> TASK OBJECTIVE: Can you copy out the part of the material that opens with the line containing "Which among all" and closes with the line containing "(x=267, y=153) <", keeping both of those lines?
— Start —
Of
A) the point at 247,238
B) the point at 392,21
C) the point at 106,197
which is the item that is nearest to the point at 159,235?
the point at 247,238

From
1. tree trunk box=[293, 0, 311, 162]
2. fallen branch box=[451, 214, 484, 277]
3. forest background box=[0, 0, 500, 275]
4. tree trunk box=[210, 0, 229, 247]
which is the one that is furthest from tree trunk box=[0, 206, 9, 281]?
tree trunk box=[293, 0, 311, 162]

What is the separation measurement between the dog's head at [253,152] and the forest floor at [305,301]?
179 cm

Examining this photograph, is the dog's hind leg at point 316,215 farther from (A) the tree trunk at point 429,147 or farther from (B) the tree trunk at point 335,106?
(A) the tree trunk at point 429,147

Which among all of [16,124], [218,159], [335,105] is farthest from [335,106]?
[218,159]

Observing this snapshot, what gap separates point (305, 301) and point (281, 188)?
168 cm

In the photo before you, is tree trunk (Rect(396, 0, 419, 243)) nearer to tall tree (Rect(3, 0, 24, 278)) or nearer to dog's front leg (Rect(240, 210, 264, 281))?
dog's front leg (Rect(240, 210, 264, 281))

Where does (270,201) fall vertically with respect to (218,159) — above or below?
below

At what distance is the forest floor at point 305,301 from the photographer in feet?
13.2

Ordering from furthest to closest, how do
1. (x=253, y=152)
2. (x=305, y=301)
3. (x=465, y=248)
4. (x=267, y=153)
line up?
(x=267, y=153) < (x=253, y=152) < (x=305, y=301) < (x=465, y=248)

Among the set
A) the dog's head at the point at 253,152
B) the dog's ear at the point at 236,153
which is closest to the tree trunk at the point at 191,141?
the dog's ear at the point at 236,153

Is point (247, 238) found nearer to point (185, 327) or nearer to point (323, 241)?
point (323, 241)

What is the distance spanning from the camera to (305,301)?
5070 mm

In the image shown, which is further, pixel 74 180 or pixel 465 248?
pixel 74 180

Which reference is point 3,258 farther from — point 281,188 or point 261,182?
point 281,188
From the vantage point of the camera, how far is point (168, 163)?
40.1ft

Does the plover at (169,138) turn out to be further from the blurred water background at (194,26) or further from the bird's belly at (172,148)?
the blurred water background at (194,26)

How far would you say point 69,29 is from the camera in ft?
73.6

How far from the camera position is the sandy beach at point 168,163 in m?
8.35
— End —
— Start —
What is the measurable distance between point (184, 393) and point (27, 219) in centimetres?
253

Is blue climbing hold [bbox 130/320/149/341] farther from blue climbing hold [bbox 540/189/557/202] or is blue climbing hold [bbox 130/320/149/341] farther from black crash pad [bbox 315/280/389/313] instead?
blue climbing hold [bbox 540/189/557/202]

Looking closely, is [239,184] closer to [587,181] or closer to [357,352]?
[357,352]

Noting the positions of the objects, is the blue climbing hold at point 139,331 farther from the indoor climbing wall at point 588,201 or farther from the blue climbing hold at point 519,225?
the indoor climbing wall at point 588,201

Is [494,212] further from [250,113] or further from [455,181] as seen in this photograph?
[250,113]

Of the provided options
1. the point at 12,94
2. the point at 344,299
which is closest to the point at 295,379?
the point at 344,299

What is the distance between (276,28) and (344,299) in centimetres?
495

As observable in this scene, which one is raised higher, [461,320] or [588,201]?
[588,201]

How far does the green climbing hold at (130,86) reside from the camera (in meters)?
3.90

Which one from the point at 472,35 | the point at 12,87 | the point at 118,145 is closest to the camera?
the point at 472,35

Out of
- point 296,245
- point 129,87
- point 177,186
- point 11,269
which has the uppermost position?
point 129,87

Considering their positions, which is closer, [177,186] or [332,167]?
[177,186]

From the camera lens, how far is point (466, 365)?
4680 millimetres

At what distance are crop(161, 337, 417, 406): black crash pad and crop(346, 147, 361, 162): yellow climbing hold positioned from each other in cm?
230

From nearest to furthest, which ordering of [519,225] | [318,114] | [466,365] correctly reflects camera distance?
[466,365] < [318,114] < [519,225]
— End —
> COMPLETE OUTPUT:
Which among all of [16,124], [218,159], [335,105] is farthest from [335,106]?
[218,159]

Observing this snapshot, what gap separates point (305, 301) and point (281, 188)?
168 cm

In the photo before you, is tree trunk (Rect(396, 0, 419, 243)) nearer to tall tree (Rect(3, 0, 24, 278)) or nearer to dog's front leg (Rect(240, 210, 264, 281))?
dog's front leg (Rect(240, 210, 264, 281))

Where does (270,201) fall vertically with respect to (218,159) — above or below?
below

At what distance is the forest floor at point 305,301 from the photographer in feet?
13.2

Ordering from furthest to closest, how do
1. (x=253, y=152)
2. (x=305, y=301)
3. (x=465, y=248)
4. (x=267, y=153)
line up?
(x=267, y=153) < (x=253, y=152) < (x=305, y=301) < (x=465, y=248)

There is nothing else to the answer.